Amaga did not care who took care of her. Gribardsun told her that he would protect her and hunt meat for her. But he was not her mate and did not intend to be. Amaga was indignant and justly so, since tribal custom decreed that Gribardsun should replace Dubhab in all his duties. He stated simply that he did not care to. Amaga then told all the tribe, but for the first time the tribe did not dare to punish a custom breaker. The woman sullenly accepted the reality of the situation, but a short time later she brightened. Perhaps Gribardsun preferred the beautiful and hard-working Neliska as his mate? Gribardsun said he was considering that. Rachel looked shocked.

Drummond smiled but did not say anything to her. Neliska looked happy. Laminak, weeping, ran away.

Rachel said, ‘But you’ll be leaving in a few years! Would you just walk out on her? Or were you thinking of taking her back with you as a specimen? That would be cruel; she could never adjust to the bewildering modern world. Anyway, she’s a tribal creature, and she’d die if she were cut off from her people.’

‘I said I was considering her as a mate,’ Gribardsun said. ‘I didn’t say when I would come to a decision. I rather believe that by the time I’d be able to speak for her, she would be long married.’

Rachel later said to Drummond, ‘I don’t think I’ll ever understand that man. His thought processes are too deep. Or maybe just too different. That’s something not quite normal? - human, about him.’

‘Time keeps a man human. But eternity would give him a nonhuman dimension,’ Drummond said. ‘Perhaps he isn’t quite human. But I just can’t go along with your theories about someone finding the elixir. I just can’t believe in such a phenomenon as an elixir. Especially in the nineteenth century, which would be when Gribardsun was born, if you were right. That business about the first time machines and the limits of the 1870s indicates that something is rotten.’

At the time this conversation took place, they had just crossed the half-frozen Guadiana River. Four days later, after they had established a camp on the south side of a heavy brake of trees, Drummond attacked Gribardsun.

The assault was entirely verbal, although there was one moment when the tall thin physicist seemed on the point of attacking the Englishman with his fists.

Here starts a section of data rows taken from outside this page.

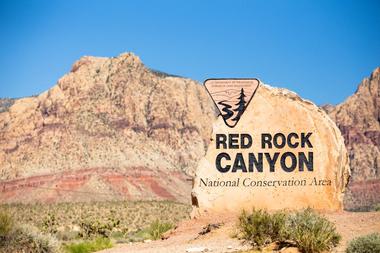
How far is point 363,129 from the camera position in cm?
11969

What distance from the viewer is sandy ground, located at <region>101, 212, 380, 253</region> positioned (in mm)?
16438

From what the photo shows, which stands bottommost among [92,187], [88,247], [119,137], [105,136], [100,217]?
[88,247]

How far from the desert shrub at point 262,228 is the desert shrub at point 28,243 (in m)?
5.38

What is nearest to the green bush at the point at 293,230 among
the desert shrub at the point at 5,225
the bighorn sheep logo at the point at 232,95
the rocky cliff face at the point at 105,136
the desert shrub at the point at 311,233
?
the desert shrub at the point at 311,233

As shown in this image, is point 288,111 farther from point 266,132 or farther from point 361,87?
point 361,87

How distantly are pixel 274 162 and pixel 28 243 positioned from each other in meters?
9.17

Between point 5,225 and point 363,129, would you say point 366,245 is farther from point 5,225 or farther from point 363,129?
point 363,129

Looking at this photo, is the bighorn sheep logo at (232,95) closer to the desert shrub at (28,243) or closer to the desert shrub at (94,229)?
the desert shrub at (28,243)

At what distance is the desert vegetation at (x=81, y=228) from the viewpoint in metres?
17.6

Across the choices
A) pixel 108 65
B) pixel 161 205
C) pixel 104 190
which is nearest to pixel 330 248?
pixel 161 205

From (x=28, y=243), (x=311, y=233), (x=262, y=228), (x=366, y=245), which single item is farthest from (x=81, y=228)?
(x=366, y=245)

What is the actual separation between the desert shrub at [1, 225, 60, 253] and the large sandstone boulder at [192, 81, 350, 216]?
6183mm

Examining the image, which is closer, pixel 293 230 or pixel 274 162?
pixel 293 230

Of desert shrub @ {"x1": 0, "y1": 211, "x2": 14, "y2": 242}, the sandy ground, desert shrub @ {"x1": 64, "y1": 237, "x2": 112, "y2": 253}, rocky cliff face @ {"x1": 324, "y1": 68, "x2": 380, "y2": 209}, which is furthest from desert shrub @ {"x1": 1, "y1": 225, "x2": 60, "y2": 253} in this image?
rocky cliff face @ {"x1": 324, "y1": 68, "x2": 380, "y2": 209}
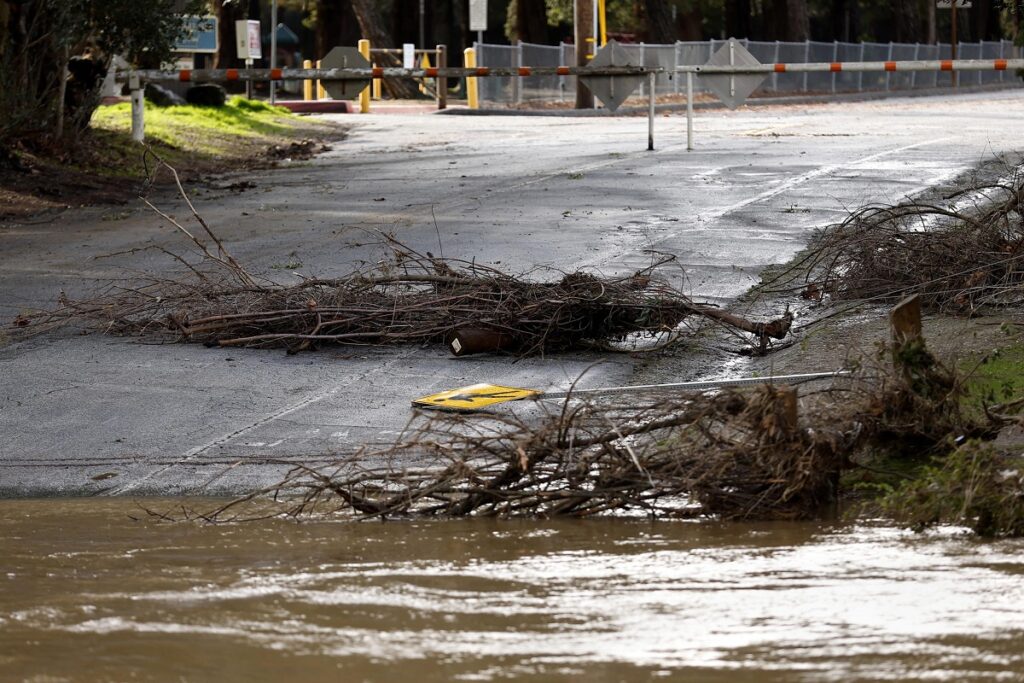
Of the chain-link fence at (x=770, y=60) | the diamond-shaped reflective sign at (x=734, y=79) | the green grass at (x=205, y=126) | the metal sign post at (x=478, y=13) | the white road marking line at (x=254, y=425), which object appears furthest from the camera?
the chain-link fence at (x=770, y=60)

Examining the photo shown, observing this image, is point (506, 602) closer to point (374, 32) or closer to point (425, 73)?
point (425, 73)

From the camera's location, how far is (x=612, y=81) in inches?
865

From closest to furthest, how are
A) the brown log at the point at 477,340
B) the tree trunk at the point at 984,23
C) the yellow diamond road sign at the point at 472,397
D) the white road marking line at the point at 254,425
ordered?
the white road marking line at the point at 254,425 → the yellow diamond road sign at the point at 472,397 → the brown log at the point at 477,340 → the tree trunk at the point at 984,23

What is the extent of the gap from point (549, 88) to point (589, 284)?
35606 mm

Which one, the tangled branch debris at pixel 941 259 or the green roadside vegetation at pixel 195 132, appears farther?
the green roadside vegetation at pixel 195 132

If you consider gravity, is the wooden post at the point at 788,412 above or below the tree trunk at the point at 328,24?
below

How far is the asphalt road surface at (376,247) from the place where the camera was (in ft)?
22.8

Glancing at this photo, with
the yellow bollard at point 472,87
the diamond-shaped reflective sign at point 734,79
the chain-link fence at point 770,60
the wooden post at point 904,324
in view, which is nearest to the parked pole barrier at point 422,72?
the diamond-shaped reflective sign at point 734,79

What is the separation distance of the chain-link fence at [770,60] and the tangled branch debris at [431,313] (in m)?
25.6

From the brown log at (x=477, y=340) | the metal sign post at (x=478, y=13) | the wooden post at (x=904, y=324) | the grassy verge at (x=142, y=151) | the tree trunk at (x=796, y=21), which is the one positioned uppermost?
the tree trunk at (x=796, y=21)

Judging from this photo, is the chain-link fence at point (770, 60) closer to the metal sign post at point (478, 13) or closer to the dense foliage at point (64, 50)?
the metal sign post at point (478, 13)

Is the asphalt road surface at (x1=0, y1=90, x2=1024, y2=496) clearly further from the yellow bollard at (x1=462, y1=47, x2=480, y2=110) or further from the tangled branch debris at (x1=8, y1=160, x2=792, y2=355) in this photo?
the yellow bollard at (x1=462, y1=47, x2=480, y2=110)

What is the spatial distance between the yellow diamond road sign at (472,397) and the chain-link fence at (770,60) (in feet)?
88.7

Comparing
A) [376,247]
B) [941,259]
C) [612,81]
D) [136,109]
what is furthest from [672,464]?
[136,109]
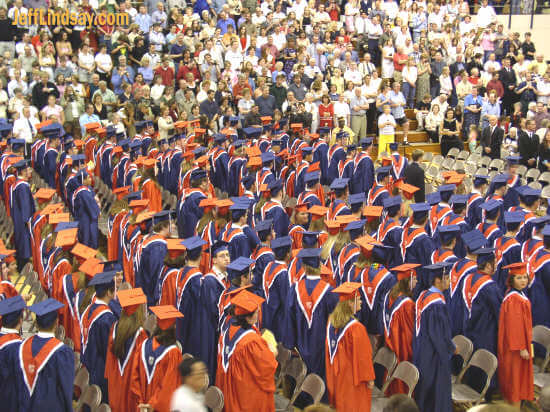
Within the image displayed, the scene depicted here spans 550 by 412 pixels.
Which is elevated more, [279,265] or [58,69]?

Ever since the incident of the stolen rifle, Gribardsun had refused to let Drummond hunt with him. He went either with Rachel or von Billmann, and Drummond found that a tribesman was always shadowing him when Gribardsun was out on a hunt. He said nothing about this, not even to his wife, until the evening of the fourth day after crossing the Guadiana. Gribardsun said that they would camp there for several days while he went out hunting wild horses with a dozen tribesmen. He intended to restrict himself this time to native weapons again. Von Billmann would go along as ‘shotgun,’ as usual.

Drummond belligerently said that he intended to accompany them.

Fine,’ Gribardsun said. ‘If you leave your firearms here.’

‘Why should I?’ Drummond leaped up, his hands balled.